Pattern 07, Blanket & Pattern 08, Slipper Socks with Cuff. Quite like the blanket, which has a crisp, sporty look to it, but the slippers are quite dreadful. I can't imagine any young man of my acquaintance voluntarily wearing them.
Pattern 09, Arm Warmers. These arm warmers aren't bad. They fit well and, thanks to the colourway, are kind of fun.
Pattern 10, Hooded Poncho, Pattern 11, Slipper Socks & Pattern 12, Pouch. Again, with respect to the hooded poncho, Bergère de France has managed to make a square garment look fairly good on this professional model, but this shapeless item is not going to play as well on the average girl or woman in real life. There are better beginner projects than this one. I'm actually not hating the slipper socks, which could mean that Bergère de France is wearing me down dangerously and I'll find myself with Uggs on my feet by the end of this review. The pouch isn't bad though I'd use it for a cell phone case rather than makeup brushes, partly because my makeup brushes are bigger than that, but for the most part because it would promptly become filthy.
Pattern 13, Rectangular Cushion & Pattern 14, Cardigan Look Sweater. The cushion is really basic but okay. I can see it looking pretty good in the right setting. The faux cardigan (it doesn't open in front at all) with its askew-looking collar just looks strange and rather dorky, like something one of the geeky guys in an eighties John Hughes movie would wear.
◇ ◇ ◇
Directive:
Transcribe, without alteration, the passage of the knitting pattern review above starting with "Pattern 07, Blanket" and going on through "voluntarily wearing them.".

Collected material:
◇ ◇ ◇
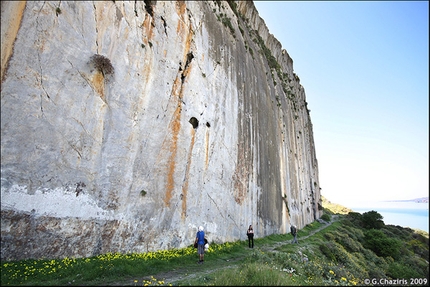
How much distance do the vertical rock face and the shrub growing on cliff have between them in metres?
0.06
◇ ◇ ◇
Answer to this problem:
Pattern 07, Blanket & Pattern 08, Slipper Socks with Cuff. Quite like the blanket, which has a crisp, sporty look to it, but the slippers are quite dreadful. I can't imagine any young man of my acquaintance voluntarily wearing them.